We continue our walk through Weis and Arnesen’s “Thriving as a City in 2020” paper, this time looking at effective transportation in the prototypical city.
The Not-So-Distant Future: Cities in 2020, Part 5
Posted By Megan Wildhood
Oct 25, 2012
Last week, we looked at Weis and Arnesen’s discussion on the ideal way to develop housing in a city. Before that can happen, though, Weis and Arnesen argue that we must undergo a paradigm shift from considering how to sustain current levels of traffic flow to reducing traffic flow as a key element in development. With such a concentrated population as the ideal city would have, mass transit – namely, a high-speed rail – is absolutely essential to the sustained functioning of this city. Weis and Arnesen explain why:
PUBLIC TRANSPORTATION: RAPID, RELIABLE, REASONABLE
For moving people into, out of, and within a vibrant city, there is no substitute for reliable, rapid transit. Great cities move their residents with comprehensive public transportation systems. The foundation for a mass transit system is high-speed rail; the auxiliary layers include light rail and buses (Weis, 2006). And with population density around the periphery of the city core, walking becomes a significant option for moving people within the core of the city. That places a premium on urban beauty, including urban parklands, to offer pedestrians a pleasant environment to walk among the various destinations that are part of their daily and weekly work, shopping, and recreational milieu.
Comprehensive public transportation systems were regarded in the latter half of the 20th Century as accessory to, rather then fundamental to, the urban landscape. Systems that once moved people into, out of, and within cities like Los Angeles were substantially dismantled and discarded by 1960. In the 1920s, Los Angeles enjoyed the most elaborate rail system in the country, with nearly 1,500 miles of track connecting the eastern desert with the Pacific Coast. By 1960 every train was gone. Now the city is struggling to recapture remnants of its once great transit past, and is being heralded as being on the road to fashioning one of the best public transit systems in the nation (Pomfret, 2006). That is faint praise for a city where only 6.6 percent of the commuters use public transit.
The great cities of year 2020 should be targeting a 70 to 80 percent rate of commuters who either use public transportation, or who walk or bike to and from work. That’s a far cry from the 6.6 percent that one of the best public transit systems in the nation delivers.
Our collective perspective on transportation desperately, and urgently, needs a paradigm shift. We are caught in a chicken and egg dilemma. Myopic transportation planners look at capacity in terms of sustaining the number of automobiles and trucks that currently flow through formerly vibrant downtowns. That misplaced emphasis on traffic capacity must be replaced with people movement capacity — and has to occur in anticipation of reducing that demand for capacity with mass transit systems and multiplied housing density at the city cores. In this case, the egg of reducing traffic capacity may need to precede the chicken of transit and housing.

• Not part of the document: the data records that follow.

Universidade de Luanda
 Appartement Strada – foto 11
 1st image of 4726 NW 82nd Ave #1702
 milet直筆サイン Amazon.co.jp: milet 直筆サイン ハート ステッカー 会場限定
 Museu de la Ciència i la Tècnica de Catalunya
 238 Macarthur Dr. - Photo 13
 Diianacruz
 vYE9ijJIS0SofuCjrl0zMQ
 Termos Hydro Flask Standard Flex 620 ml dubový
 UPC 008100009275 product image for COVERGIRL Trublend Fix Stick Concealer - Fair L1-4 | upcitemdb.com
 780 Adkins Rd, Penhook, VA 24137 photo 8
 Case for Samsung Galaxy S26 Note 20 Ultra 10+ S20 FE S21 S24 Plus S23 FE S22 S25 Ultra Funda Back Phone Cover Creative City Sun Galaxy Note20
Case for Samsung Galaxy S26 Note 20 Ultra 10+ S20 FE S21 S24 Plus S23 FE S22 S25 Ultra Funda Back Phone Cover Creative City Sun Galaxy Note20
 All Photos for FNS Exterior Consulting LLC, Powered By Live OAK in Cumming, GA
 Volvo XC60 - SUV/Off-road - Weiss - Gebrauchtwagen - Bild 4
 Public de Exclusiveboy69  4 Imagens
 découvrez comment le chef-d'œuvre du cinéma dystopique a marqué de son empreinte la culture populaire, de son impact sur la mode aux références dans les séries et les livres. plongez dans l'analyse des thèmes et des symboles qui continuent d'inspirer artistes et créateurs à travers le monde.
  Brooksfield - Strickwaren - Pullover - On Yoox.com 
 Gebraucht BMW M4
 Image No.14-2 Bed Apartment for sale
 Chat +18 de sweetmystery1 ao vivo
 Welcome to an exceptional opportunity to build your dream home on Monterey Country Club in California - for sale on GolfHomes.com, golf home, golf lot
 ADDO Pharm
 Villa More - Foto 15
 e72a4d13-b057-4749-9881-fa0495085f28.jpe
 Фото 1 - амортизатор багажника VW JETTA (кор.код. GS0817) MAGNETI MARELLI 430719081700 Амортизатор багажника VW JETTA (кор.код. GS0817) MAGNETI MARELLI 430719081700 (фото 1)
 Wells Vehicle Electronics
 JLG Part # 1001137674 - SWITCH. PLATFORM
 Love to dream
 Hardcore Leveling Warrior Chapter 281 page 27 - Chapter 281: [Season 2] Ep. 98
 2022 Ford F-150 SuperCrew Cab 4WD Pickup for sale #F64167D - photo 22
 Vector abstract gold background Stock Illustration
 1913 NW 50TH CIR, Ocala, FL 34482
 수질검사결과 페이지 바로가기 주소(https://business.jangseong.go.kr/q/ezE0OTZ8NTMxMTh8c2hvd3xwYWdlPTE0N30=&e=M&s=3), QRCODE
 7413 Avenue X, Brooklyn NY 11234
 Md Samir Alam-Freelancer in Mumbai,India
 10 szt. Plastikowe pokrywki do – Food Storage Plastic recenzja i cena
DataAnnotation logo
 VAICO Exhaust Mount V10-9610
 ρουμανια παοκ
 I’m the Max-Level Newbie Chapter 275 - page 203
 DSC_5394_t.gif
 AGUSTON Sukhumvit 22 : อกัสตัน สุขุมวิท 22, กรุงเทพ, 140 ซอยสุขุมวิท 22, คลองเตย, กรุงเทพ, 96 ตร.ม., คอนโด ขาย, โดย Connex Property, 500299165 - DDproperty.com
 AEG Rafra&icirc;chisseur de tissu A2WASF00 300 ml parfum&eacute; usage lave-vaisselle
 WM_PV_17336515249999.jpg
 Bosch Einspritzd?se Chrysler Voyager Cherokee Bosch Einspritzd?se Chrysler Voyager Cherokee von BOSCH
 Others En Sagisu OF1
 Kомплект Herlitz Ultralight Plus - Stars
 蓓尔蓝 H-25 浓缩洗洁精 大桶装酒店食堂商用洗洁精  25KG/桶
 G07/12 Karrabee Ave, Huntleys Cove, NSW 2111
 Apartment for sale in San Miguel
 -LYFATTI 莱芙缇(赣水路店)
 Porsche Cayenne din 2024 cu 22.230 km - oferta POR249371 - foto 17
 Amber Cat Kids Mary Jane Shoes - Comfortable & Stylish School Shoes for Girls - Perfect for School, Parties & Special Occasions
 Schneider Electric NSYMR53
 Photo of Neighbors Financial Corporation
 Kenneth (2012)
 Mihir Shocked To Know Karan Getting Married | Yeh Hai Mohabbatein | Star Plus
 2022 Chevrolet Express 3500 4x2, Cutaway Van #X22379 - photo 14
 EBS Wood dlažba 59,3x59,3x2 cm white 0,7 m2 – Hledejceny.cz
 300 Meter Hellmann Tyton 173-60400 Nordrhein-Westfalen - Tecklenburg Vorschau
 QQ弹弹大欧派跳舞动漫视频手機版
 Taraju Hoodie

Then there is the problem of politics and major public projects. It can’t take 30 years or more to go from talking about transit to rolling out the first train. Strong, visionary leadership is essential if we are to take the critical steps before it’s too late. Munich (see later section) showed us that action can be both quick and effective.
That urban beauty should be discussed in the transportation section demonstrates one example of the paradigm shift Weis and Arnesen champion. It is not, nor can it be, just about sustaining – or even expanding – traffic capacity. It isn’t even just about creating efficient, clean ways to move high volumes of commuters every single day. Walking and cycling must be included in a city’s transportation discussions, and that goes hand in hand with creating safe, beautiful landscapes for those on foot or bike to enjoy.